DOCUMENT EXTRACT –
On the Spray Bar, I have the 2215 and mine came with the Spray Bar. I didn't like it at all because the holes are so small, there is not a strong flow of water coming out. At my local fish place I got a plastic tube about the size of the out take hose that runs into the tank so it has a much stronger force of water coming out. == As far as changing the pads inside the 2217, I change the blue every 20 weeks and change the white and black every 10 weeks. When I change the blue one I take all of the media stones out of the 2217 and rinse them off because they have fish poo all over them. == As a side note, the filter pads are pretty expensive in fish stores. Two blue ones are about $19 at my store. I found a guy on Ebay that sells exactly the same ones for $7. He also has the white and black. Go on there an save a bunch of money.


----------



## noddy (Nov 20, 2006)

algae eater said:


> On the Spray Bar, I have the 2215 and mine came with the Spray Bar. I didn't like it at all because the holes are so small, there is not a strong flow of water coming out. At my local fish place I got a plastic tube about the size of the out take hose that runs into the tank so it has a much stronger force of water coming out. == As far as changing the pads inside the 2217, I change the blue every 20 weeks and change the white and black every 10 weeks. When I change the blue one I take all of the media stones out of the 2217 and rinse them off because they have fish poo all over them. == As a side note, the filter pads are pretty expensive in fish stores. Two blue ones are about $19 at my store. I found a guy on Ebay that sells exactly the same ones for $7. He also has the white and black. Go on there an save a bunch of money.


Can I ask why you change the blue ones? I have never changed them in any of my four 2217s, and I have had them for about 7 years. I also use pillow batting in place of the white ones, it's way cheaper and does a better job of trapping gunk. I find the blue ones clean up like brand new if you take a garden hose to them outside.


----------



## algae eater (Jul 29, 2008)

Since I can buy two of them for $7, it is a lot easier to put new ones in instead of trying to wash all of the fish poo out of a old ones.


----------

REQUIRED WORK – Can you reproduce the part of the aquarium filter thread that begins with the words "Can I ask why" and stops after "(Jul 29, 2008)"?

DATA ROWS –
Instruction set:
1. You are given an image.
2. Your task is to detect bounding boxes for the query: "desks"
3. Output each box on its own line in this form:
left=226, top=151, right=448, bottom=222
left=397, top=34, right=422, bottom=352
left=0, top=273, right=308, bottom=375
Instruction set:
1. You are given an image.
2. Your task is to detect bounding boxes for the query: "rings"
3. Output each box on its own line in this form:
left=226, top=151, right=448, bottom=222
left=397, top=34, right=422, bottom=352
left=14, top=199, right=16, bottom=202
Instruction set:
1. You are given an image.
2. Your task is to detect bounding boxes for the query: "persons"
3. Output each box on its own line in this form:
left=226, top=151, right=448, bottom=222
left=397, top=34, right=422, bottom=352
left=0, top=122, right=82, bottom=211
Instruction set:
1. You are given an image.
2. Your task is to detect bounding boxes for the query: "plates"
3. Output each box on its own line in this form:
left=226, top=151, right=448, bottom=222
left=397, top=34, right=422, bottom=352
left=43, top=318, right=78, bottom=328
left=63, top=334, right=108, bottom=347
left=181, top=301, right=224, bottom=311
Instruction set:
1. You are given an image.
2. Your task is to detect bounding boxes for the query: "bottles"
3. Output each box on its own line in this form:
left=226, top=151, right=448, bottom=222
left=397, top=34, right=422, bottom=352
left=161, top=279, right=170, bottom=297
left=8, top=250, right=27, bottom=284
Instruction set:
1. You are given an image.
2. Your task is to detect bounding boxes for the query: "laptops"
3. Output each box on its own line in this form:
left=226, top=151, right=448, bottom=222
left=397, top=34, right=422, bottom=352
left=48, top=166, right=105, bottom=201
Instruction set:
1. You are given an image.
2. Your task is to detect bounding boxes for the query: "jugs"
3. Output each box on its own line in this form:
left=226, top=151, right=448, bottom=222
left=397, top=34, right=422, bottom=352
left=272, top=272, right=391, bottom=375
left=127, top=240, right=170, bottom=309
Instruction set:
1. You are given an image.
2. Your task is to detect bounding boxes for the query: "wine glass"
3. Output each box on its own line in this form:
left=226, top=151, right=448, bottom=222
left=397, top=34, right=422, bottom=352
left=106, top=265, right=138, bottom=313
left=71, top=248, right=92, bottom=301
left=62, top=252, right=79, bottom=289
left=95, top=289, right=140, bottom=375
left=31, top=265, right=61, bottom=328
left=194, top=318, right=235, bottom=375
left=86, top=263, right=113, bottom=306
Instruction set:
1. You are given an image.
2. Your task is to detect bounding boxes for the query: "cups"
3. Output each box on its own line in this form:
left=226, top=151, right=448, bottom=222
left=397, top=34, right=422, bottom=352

==

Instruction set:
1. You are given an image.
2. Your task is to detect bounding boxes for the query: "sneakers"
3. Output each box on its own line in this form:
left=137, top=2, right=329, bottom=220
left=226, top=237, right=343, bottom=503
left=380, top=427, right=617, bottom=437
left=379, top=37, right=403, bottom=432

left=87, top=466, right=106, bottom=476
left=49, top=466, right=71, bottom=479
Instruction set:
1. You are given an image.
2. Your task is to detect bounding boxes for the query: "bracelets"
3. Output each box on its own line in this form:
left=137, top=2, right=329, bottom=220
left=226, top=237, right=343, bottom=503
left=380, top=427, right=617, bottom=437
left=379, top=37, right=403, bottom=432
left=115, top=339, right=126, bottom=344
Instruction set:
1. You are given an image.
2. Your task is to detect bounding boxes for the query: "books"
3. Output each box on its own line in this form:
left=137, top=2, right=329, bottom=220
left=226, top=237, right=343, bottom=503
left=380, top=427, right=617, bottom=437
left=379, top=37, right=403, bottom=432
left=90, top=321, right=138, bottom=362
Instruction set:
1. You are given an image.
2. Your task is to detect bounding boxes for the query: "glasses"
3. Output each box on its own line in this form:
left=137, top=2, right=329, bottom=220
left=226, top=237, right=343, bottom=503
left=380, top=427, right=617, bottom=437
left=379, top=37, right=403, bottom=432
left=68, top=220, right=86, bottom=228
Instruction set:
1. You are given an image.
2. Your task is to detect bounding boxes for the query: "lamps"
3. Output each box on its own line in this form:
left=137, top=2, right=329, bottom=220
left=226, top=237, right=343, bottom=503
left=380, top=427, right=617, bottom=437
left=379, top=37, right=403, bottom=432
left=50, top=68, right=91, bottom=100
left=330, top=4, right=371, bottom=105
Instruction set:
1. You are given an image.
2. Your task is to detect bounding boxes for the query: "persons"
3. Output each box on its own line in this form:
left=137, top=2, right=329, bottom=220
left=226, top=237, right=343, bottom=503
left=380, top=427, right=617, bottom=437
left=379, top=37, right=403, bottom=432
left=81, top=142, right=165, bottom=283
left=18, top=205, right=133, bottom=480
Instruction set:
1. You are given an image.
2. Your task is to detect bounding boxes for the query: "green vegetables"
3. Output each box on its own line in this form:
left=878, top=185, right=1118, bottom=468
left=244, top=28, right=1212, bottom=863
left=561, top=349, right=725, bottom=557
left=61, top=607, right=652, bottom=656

COMPLETED TASK –
Can I ask why you change the blue ones? I have never changed them in any of my four 2217s, and I have had them for about 7 years. I also use pillow batting in place of the white ones, it's way cheaper and does a better job of trapping gunk. I find the blue ones clean up like brand new if you take a garden hose to them outside.


----------



## algae eater (Jul 29, 2008)